> DEINE AUFGABEN:
(1) Beantworte diese Fragen zum Text über die Pharmabranche:
(a) Wie kommt die Pharmabranche laut Text voran?
(b) In welchem Zeitraum gab es zahlreiche wissenschaftliche Durchbrüche?
(c) In welchen Technologien hat es große Fortschritte gegeben?
(2) Übersetze aus dem Text über die Pharmabranche diesen Satz ins Englische: „Je riskanter das Ziel, desto grösser ist die Wahrscheinlichkeit des Scheiterns.“

> VORGEGEBENER TEXT:
▽

Je riskanter das Ziel, desto grösser ist die Wahrscheinlichkeit des Scheiterns. Dies gilt nicht nur für die Raumfahrt, sondern auch für jeden anderen Spitzenbereich, die Pharmabranche mit eingeschlossen. Diese kommt nur voran, indem sie den Status quo infrage stellt und Rückschläge akzeptiert.
In den vergangenen zehn Jahren gab es zahlreiche wissenschaftliche Durchbrüche, die nach diesem dialektischen Muster von Erfolg und Misserfolg verliefen. Sie führten zu neuen medizinischen Ansätzen, die über die traditionellen Konzepte der kleinmolekularen und biotechnologischen Therapien hinausgehen und so der Industrie Zugang zu Bereichen verschafft haben, die bisher auf die Grundlagenforschung oder auf Spezialkliniken beschränkt waren.
Grosse Fortschritte in der RNA-, Zell-, Gen- und Radioligand-Technologie haben es Novartis ermöglicht, Therapien gegen eine Vielzahl von Krankheiten zu entwickeln, die bis vor Kurzem noch als unheilbar oder extrem schwer behandelbar galten.

△

Quelldatensätze

▽

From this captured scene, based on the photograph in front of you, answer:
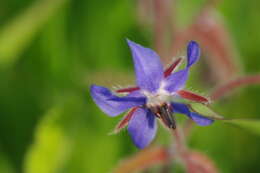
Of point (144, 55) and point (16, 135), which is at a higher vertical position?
point (144, 55)

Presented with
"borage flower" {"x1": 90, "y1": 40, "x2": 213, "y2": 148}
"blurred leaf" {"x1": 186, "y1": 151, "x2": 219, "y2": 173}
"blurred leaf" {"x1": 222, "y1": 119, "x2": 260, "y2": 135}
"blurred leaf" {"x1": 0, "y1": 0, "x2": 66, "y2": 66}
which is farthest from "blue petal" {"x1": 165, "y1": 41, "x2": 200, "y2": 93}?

△

> DIE LÖSUNGEN:
(1)
(a) Indem sie den Status quo infrage stellt und Rückschläge akzeptiert.
(b) In den vergangenen zehn Jahren.
(c) In der RNA-, Zell-, Gen- und Radioligand-Technologie.

(2) The riskier the goal, the greater the likelihood of failure.